Now let's put some data into my_index:

In [109]:
text = "You're right about those jumping jacks in the Über generation of waiters."
doc = {
    "message": text
}
es.create(index="my_index", doc_type='test', body=doc, id=1)

{'_id': '1',
 '_index': 'my_index',
 '_shards': {'failed': 0, 'successful': 1, 'total': 2},
 '_type': 'test',
 '_version': 1,
 'created': True,
 'result': 'created'}

In [110]:
# test with the standard English analyzer
analyzed_text = [x['token'] for x in es.indices.analyze\
                 (index='my_index', analyzer='english', text=text)['tokens']]
print(','.join(analyzed_text))


you'r,right,about,those,jump,jack,über,gener,waiter


Besides the singlular from plural ('jack(s)'), notice the following mappings:

* many => mani
* jumping => jump
* generation => gener

In [111]:
# test with the modified English analyzer - 'my_english'
analyzed_text = [x['token'] for x in es.indices.analyze\
                 (index='my_index', analyzer='my_english', text=text)['tokens']]
print(','.join(analyzed_text))

you're,right,about,those,jump,jack,uber,generation,waiter


Besides the singlular from plural ('jack(s)'), notice the different mappings:

* many => many (same i.e. non-stemmed)
* generation => generation (same e.g. non-stemmed)
* Über => uber (i.e. asciifolded)

But what if we search for one of these transformed words in the docs:

In [91]:
s = Search(using=es, index="my_index").query('match', message="jump uber")
s.execute()

<Response: []>

Hmmm. No results for ```jump```. How come?
Let's check the mapping for the field ```message```:

In [92]:
res = es.indices.get_mapping(index='my_index', doc_type='test')
res
#es.indices.get_field_mapping(index='my_index', fields='messages')

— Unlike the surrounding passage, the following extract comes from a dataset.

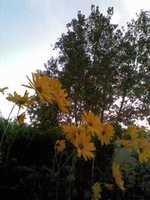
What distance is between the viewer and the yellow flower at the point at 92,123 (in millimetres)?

{'my_index': {'mappings': {'test': {'properties': {'message': {'fields': {'keyword': {'ignore_above': 256,
        'type': 'keyword'}},
      'type': 'text'}}}}}}

Our analyzer has not been mapped. Let's do it now:

In [99]:
english_token_filter = {
  "settings": {
    "analysis": {
      "filter": {
        "english_stop": {
          "type":       "stop",
          "stopwords":  "_english_"
        },
        "light_english_stemmer": {
          "type":       "stemmer",
          "language":   "light_english" 
        },
        "english_possessive_stemmer": {
          "type":       "stemmer",
          "language":   "possessive_english"
        }
      },
      "analyzer": {
        "my_english": {
          "tokenizer":  "standard",
          "filter": [
            "english_possessive_stemmer",
            "lowercase",
            "english_stop",
            "light_english_stemmer", 
            "asciifolding" 
          ]
        }
      }
    }
  },
    "mappings": {
    "test" : {
      "properties" : {
        "message" : {
          "type" :    "text",
          "analyzer": "my_english"
        }
      }
    }
  }
}
index.create_my_index(body=english_token_filter)

In [100]:
text = "You're right about those jumping jacks in the Über generation of waiters."
doc = {
    "message": text
}
es.create(index="my_index", doc_type='test', body=doc, id=1)

{'_id': '1',
 '_index': 'my_index',
 '_shards': {'failed': 0, 'successful': 1, 'total': 2},
 '_type': 'test',
 '_version': 1,
 'created': True,
 'result': 'created'}

In [101]:
s = Search(using=es, index="my_index", doc_type='test').query('match', message="jump")
res = s.execute()
print(res.hits.total)
print(res[0].message)

1
You're right about those jumping jacks in the Über generation of waiters.


In [102]:
s = Search(using=es, index="my_index", doc_type='test').query('match', message="uber")
res = s.execute()
print(res.hits.total)
print(res[0].message)

1
You're right about those jumping jacks in the Über generation of waiters.